My team has been using Shuffleboard as our main Dashboard ever since we switched to Java in the 2020 season. We’ve loved using it because of how easy it is to add new widgets onto the screen and rearrange them if needed. For example, we had to add some widgets displaying our voltage and pressure during a regional to determine where we were having voltage drops. However, we have also had issues with it using a ton of ram and draining the battery of our laptop.
Over the summer I want to try creating a custom dashboard in Flutter. I would want it to be similar to Shuffleboard, where you can drag and rearrange tiles with different widgets to display information. I’m not entirely sure the best way to do this as Flutter and the Dart programming language is still somewhat new to me.
The few questions I have about this is:
How do you connect to Network Tables in Dart?
What would be the best place to start this project? I have a small amount of experience in Flutter but I haven’t done a project of this size.
Alternatively, if there is another team that has made this type of dashboard, I would love to take a look at it and see if I can either use it as inspiration or adapt it to our team’s needs.
Ranger robotics has a good setup for flutter inside their team code and theirs a fork to work on just a dashboard from it kicking around, there are also a few electron dashboards and a single tauri dashboard under development if you’d rather use web based front ends.
I’m working on the above-mentioned web-based successor to Shuffleboard that uses Tauri and Svelte.

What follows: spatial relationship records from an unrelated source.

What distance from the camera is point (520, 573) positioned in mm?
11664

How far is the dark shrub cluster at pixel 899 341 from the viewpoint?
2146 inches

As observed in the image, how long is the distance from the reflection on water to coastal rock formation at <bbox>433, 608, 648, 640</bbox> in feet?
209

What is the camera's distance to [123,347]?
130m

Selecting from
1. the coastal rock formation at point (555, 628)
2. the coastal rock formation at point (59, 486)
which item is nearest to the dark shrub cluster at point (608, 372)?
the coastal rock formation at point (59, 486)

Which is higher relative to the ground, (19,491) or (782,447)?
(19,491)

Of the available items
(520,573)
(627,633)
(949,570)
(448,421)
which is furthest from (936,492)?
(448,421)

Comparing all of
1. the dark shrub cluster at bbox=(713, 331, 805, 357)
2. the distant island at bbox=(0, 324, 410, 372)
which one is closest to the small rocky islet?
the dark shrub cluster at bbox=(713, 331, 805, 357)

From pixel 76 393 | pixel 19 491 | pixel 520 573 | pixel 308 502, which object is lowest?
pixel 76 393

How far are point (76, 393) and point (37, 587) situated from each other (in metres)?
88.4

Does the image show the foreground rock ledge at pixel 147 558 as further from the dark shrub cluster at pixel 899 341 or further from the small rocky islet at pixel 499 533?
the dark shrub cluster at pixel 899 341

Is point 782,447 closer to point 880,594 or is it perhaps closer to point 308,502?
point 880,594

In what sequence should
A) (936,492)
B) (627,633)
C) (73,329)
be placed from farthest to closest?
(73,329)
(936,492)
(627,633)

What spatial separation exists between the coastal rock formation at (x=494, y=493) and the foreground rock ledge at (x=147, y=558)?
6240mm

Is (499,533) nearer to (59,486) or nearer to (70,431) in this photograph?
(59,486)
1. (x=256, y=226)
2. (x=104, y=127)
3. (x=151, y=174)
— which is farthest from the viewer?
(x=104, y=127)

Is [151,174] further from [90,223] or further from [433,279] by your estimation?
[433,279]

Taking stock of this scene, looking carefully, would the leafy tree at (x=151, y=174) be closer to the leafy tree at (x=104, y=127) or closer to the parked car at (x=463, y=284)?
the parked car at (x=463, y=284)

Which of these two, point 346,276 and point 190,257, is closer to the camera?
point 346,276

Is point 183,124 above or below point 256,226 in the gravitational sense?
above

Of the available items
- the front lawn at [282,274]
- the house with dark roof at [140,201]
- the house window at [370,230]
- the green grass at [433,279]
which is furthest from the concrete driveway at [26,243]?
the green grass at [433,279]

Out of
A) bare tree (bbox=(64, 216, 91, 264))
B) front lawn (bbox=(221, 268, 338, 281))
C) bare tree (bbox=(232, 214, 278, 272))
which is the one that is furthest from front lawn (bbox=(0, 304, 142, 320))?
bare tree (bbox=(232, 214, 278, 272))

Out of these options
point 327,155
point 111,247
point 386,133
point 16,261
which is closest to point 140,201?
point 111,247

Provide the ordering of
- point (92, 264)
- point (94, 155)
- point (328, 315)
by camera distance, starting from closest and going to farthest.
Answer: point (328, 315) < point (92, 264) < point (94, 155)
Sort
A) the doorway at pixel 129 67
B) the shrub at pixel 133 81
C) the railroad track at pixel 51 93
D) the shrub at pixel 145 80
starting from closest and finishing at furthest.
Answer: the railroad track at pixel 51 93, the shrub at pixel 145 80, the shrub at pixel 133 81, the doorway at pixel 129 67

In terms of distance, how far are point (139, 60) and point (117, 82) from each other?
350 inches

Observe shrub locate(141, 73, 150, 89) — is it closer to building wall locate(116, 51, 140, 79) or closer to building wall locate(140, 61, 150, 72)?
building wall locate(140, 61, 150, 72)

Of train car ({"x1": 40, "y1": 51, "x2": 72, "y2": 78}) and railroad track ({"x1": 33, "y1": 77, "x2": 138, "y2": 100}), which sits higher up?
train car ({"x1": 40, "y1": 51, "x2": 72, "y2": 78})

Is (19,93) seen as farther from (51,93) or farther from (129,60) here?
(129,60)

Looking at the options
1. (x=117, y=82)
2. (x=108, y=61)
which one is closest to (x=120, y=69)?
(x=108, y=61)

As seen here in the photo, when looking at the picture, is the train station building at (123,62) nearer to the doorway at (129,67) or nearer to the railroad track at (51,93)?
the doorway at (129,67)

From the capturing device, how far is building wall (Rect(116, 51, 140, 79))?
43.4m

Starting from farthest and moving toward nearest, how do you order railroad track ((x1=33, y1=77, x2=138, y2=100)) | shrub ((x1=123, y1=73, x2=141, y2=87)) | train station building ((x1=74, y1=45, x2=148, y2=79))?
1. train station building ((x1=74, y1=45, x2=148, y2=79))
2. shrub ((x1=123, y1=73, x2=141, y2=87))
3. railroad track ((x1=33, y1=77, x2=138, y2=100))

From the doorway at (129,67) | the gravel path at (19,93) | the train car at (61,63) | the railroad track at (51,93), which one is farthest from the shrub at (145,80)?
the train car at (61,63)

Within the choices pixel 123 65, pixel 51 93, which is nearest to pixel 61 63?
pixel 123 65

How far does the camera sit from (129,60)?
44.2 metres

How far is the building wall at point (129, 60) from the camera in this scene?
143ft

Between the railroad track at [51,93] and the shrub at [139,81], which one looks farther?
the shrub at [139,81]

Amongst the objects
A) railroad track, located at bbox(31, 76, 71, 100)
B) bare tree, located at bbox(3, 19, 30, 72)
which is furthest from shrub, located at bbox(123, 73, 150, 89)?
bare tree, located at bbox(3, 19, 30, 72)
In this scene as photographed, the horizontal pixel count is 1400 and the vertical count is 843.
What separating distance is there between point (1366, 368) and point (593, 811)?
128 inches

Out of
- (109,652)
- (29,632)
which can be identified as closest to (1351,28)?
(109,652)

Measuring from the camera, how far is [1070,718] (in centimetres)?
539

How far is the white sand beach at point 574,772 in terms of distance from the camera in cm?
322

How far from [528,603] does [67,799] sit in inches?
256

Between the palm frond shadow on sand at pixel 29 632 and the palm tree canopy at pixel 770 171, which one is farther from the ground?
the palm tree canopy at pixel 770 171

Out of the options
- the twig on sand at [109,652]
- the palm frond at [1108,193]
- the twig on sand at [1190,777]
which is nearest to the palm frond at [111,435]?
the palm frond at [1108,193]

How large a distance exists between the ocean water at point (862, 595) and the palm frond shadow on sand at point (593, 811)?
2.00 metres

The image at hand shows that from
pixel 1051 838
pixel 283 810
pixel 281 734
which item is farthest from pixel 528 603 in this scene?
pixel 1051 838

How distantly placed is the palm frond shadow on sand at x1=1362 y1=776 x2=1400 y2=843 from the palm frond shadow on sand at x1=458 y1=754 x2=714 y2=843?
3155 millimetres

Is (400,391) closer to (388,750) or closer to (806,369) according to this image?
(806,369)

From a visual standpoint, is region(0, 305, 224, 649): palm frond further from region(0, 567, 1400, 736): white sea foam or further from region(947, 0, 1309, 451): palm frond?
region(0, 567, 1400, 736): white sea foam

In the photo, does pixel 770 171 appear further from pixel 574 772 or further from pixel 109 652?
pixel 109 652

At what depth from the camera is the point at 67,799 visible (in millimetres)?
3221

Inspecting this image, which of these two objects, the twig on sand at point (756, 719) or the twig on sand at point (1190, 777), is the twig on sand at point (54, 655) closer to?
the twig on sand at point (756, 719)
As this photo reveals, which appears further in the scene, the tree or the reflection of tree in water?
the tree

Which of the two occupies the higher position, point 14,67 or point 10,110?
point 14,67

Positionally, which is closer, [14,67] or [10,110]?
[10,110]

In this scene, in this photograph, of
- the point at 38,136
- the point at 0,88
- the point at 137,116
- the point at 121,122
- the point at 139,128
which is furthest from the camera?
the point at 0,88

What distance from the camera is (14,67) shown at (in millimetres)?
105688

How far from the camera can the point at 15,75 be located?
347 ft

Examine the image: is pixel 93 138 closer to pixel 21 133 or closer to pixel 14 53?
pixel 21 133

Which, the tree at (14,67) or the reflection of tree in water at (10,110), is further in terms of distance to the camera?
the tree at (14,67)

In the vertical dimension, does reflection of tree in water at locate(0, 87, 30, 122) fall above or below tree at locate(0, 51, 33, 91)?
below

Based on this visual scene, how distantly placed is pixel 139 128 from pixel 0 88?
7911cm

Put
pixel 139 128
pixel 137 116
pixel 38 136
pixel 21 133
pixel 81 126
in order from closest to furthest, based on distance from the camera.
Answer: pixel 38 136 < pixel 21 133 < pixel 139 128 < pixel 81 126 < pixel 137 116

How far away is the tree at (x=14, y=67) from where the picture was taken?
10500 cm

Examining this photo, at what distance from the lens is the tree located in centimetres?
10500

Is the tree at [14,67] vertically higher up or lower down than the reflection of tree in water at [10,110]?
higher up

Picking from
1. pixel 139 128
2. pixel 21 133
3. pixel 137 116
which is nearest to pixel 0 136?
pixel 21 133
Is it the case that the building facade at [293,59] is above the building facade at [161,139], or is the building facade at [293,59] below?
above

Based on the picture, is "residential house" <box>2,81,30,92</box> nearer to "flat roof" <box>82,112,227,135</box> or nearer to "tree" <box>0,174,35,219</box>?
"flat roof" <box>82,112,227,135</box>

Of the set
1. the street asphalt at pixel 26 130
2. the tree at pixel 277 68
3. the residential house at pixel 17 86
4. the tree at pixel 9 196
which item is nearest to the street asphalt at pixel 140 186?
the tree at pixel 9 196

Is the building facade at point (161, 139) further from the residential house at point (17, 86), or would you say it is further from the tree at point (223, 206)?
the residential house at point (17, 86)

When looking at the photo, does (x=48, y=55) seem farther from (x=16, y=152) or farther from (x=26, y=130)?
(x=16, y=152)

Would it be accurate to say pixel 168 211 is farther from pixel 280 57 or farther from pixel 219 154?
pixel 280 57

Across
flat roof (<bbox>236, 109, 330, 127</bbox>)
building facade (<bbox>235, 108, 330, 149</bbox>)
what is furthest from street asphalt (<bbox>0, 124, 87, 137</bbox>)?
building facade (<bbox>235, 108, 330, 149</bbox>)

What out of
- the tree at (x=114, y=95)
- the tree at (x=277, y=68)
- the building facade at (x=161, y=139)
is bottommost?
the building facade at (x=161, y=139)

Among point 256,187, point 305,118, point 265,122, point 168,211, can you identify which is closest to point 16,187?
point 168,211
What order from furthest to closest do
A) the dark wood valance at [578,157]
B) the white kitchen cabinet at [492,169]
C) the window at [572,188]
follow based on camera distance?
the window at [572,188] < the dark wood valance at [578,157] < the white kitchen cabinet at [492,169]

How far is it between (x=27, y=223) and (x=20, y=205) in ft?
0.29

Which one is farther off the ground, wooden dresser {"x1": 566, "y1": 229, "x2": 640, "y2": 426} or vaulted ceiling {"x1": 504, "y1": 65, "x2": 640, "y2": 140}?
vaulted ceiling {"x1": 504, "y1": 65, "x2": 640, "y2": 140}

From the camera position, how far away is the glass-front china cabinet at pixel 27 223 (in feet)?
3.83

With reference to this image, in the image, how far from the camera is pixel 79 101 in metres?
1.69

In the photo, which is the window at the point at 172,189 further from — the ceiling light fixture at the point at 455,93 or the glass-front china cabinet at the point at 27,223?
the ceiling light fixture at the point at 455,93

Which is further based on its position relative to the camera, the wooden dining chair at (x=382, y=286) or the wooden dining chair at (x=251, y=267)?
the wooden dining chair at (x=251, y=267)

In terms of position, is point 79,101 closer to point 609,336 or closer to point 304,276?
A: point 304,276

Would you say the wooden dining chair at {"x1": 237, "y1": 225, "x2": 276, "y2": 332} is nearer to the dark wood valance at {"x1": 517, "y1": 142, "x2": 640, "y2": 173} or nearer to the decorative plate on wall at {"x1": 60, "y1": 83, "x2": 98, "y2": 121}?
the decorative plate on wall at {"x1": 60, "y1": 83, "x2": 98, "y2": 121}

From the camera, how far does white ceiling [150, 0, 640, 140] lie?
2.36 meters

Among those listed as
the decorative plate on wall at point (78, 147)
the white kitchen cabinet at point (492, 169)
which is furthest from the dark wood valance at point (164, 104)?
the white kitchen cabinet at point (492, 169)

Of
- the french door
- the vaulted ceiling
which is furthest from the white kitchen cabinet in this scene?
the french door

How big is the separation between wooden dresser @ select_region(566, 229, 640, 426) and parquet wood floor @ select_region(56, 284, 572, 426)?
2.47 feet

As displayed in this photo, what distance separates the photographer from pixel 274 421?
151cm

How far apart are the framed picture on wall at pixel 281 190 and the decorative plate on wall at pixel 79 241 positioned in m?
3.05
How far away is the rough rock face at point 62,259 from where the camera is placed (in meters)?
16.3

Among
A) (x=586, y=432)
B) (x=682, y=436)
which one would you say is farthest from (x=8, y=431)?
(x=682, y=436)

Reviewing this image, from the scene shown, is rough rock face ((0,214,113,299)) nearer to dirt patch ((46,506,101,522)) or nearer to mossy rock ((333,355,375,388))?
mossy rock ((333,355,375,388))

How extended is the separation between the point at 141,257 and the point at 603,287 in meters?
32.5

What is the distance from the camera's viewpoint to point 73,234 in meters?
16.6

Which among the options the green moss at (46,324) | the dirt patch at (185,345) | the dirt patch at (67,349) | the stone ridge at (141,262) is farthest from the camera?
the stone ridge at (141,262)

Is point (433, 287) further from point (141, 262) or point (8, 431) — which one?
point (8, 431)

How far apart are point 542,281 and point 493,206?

I haven’t announced it on CD quite yet but expect that within a week. If you’re looking for the experience of making a dashboard in Flutter specifically have fun, but if you just want a more performant alternative, mine should hopefully be ready by off-season.
Edit: beyond Shuffleboard feature parity, what are your requirements for a dashboard replacement?
How are you handling network tables I need to know
I’m currently trying to keep multi-connection support for linking to multiple servers at the same time with a separate thread per connection and I want to see how others have handled it unless you did network tables in Typescript in which case, probably way easier.
This, with wrappers for subscribers and publishers that leverage Svelte’s reactivity syntax sugar. It should handle multiple clients on different servers as easily as you would expect (two NT instances constructed). Any part that is a particular pain point? I just use one client. You’re the first person I’ve ever heard doing a multi-server configuration but knowing it’s you, I’m not surprised.